Our various masks are fear based responses to experiences in our lives which we have interpreted as threatening either to our physical or emotional safety. For example someone who fears rejection (maybe as a result of having been rejected by parents, or siblings) will seek the acceptance of others and will inevitably seek to please other people through wearing the masks of passivity and victimhood. These masks create an illusory sense of protection through encouraging acceptance by others as they allow what others say, do and want to be of primary importance regardless of the personal impacts this has on the pleaser. The pleaser thinks that they can avoid conflict and the isolation that brings through lying on the sacrificial alter of martyrdom. This seldom works for long as others become more and more demanding sensing that they can take advantage of the pleaser. Eventually the pleaser ends up pleasing no one including more importantly themselves.

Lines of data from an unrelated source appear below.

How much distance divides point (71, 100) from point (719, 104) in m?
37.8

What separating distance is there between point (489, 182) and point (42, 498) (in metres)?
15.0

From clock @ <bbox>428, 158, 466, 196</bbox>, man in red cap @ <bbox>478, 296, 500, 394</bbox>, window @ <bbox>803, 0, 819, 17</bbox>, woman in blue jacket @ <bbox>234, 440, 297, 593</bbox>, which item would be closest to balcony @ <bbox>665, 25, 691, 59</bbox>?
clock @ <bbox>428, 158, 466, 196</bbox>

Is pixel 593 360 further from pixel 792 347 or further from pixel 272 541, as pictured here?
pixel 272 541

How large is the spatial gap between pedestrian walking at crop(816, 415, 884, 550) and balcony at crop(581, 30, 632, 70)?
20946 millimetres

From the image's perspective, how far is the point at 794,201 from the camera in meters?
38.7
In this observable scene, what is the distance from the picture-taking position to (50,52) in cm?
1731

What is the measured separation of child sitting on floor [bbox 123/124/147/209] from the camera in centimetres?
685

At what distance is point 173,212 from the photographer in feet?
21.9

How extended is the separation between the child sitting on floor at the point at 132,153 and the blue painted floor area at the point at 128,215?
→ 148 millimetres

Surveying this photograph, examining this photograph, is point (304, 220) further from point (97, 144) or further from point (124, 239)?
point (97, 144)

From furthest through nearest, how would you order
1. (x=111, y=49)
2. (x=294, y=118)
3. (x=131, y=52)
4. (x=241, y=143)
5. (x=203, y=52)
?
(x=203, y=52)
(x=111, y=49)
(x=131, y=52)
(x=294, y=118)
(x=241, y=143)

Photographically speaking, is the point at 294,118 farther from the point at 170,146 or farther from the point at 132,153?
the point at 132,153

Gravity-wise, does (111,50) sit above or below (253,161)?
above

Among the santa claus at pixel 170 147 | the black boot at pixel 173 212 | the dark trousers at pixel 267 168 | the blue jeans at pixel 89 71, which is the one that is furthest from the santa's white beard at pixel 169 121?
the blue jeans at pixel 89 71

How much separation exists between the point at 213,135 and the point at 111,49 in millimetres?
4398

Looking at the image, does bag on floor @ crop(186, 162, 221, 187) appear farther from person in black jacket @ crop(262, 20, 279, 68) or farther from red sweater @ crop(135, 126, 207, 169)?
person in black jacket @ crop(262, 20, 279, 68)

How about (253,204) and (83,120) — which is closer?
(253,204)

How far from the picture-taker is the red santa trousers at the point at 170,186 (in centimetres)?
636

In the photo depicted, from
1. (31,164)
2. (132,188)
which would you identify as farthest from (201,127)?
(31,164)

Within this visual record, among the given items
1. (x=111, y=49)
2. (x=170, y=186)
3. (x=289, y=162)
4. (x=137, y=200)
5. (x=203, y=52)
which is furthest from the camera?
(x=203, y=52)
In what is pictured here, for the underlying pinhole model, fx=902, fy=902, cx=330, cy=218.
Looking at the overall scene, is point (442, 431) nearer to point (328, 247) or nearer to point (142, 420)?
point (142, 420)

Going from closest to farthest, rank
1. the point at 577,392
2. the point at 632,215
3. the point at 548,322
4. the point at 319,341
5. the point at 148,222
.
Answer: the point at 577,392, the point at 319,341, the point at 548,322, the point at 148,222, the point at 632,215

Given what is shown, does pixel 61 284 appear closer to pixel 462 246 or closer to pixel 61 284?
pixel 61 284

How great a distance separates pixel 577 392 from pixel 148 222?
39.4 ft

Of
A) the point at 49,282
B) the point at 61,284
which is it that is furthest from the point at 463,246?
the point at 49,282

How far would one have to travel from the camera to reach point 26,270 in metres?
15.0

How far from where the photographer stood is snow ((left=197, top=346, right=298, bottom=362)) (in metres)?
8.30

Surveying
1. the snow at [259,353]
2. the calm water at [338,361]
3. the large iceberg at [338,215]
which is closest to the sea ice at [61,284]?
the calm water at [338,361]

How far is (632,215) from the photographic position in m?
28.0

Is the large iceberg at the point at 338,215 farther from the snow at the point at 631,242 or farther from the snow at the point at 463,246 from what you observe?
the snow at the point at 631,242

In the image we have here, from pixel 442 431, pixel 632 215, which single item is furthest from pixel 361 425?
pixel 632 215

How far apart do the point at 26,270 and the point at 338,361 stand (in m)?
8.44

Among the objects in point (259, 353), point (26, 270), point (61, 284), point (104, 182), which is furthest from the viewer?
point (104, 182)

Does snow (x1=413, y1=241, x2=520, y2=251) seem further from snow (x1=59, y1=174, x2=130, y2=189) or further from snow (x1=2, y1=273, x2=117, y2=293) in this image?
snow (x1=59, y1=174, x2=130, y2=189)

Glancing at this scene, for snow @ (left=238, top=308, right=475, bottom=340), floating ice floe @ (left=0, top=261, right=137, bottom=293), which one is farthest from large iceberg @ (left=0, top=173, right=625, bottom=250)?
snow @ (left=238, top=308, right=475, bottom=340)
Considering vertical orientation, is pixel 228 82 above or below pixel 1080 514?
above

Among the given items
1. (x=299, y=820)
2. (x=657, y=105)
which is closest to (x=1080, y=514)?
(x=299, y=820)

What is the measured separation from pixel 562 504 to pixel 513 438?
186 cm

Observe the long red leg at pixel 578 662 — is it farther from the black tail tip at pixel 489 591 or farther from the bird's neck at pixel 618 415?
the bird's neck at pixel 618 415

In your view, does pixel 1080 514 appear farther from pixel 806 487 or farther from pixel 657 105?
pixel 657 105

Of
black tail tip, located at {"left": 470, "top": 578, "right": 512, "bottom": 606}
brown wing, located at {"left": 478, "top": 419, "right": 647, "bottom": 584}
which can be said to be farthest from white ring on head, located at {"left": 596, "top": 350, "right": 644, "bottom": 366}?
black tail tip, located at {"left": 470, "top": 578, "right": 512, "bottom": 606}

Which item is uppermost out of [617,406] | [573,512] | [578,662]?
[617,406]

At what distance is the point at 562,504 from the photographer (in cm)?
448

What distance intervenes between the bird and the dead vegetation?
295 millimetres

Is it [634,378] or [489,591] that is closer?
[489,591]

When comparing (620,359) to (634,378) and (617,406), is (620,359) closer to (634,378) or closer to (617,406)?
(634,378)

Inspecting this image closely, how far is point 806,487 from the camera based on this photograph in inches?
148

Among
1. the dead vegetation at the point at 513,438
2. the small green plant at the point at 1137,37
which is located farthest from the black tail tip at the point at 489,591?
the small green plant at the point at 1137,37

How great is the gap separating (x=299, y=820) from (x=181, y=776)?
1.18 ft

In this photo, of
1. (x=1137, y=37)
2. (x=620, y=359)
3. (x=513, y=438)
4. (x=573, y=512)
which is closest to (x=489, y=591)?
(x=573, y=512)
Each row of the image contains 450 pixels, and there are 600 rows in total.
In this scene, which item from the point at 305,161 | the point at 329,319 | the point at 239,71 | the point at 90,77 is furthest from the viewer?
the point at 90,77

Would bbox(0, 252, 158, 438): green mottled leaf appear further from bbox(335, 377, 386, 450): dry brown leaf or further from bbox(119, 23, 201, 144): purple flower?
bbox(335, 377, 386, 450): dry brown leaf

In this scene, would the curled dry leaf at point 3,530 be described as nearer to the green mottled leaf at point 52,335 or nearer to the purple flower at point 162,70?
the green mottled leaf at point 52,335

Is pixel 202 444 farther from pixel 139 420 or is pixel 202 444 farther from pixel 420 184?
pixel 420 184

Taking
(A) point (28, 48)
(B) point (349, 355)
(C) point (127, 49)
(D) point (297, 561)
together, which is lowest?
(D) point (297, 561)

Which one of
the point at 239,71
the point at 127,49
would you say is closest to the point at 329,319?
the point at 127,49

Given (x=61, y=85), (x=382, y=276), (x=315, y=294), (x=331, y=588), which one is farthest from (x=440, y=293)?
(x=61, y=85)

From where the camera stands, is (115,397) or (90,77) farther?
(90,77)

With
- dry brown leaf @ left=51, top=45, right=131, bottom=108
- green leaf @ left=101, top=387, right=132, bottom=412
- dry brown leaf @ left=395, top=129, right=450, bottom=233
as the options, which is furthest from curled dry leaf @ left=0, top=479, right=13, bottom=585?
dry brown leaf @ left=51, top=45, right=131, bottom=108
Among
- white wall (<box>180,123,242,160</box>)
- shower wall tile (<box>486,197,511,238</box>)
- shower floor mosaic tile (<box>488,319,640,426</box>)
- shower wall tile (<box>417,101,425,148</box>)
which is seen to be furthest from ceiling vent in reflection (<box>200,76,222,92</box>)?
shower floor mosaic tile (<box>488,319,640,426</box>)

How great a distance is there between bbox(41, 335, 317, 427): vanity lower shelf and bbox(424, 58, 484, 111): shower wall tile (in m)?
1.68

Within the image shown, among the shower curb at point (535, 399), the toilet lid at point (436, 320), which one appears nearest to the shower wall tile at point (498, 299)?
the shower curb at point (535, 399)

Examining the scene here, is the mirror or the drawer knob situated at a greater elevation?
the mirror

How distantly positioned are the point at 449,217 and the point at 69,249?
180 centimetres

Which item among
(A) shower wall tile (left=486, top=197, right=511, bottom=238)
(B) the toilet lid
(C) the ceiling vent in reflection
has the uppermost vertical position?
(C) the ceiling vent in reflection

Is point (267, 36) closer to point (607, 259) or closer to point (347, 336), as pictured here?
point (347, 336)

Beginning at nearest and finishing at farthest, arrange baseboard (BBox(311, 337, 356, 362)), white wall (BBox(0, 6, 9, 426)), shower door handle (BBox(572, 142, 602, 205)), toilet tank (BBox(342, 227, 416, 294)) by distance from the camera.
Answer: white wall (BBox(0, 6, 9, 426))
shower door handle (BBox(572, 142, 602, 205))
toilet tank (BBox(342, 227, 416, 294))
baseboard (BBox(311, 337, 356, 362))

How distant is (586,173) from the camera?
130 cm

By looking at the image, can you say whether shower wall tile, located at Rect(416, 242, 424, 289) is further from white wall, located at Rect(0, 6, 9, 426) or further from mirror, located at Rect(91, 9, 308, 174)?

Fear and insecurity find safe harbours behind our attempts to mask who we truly are. When we allow these masks to become more than just masks or tools we use from time to time and we start identifying with the character traits that underpin them that is when we start to loose our authentic selves. The resulting sense of  dislocation that this generates can be numbing and as we go about our lives we can experience an emptiness with our lives appearing to be devoid of any real meaning or purpose apart from mere survival.

The wearing of masks as portrayed in movies is symbolic and to the point. The mask hides true identity and allows us to do things that we would not normally do for fear of recognition. However, there comes a point when the mask wearer can no longer disentangle him or herself from the character represented by the mask. A psychic shift occurs that finds the mask wearer literally consumed by an alter ego.

In short we become lost to ourselves and others when we hide behind any form of false construct regardless of whether such construct was originally well intended and served a purpose or not. Our lives become contracted and smaller as we hide our true light. This does not serve us or the world. We were born to shine our light as brightly as possible and in so doing enlighten the world and give others the permission to do the same.

We can overcome our masking tendencies by acknowledging the fears that hold our masks in place. When we do we can experience again that sense of  “joy de vivre” that we had as young children when the world seemed such an exciting and liberating place.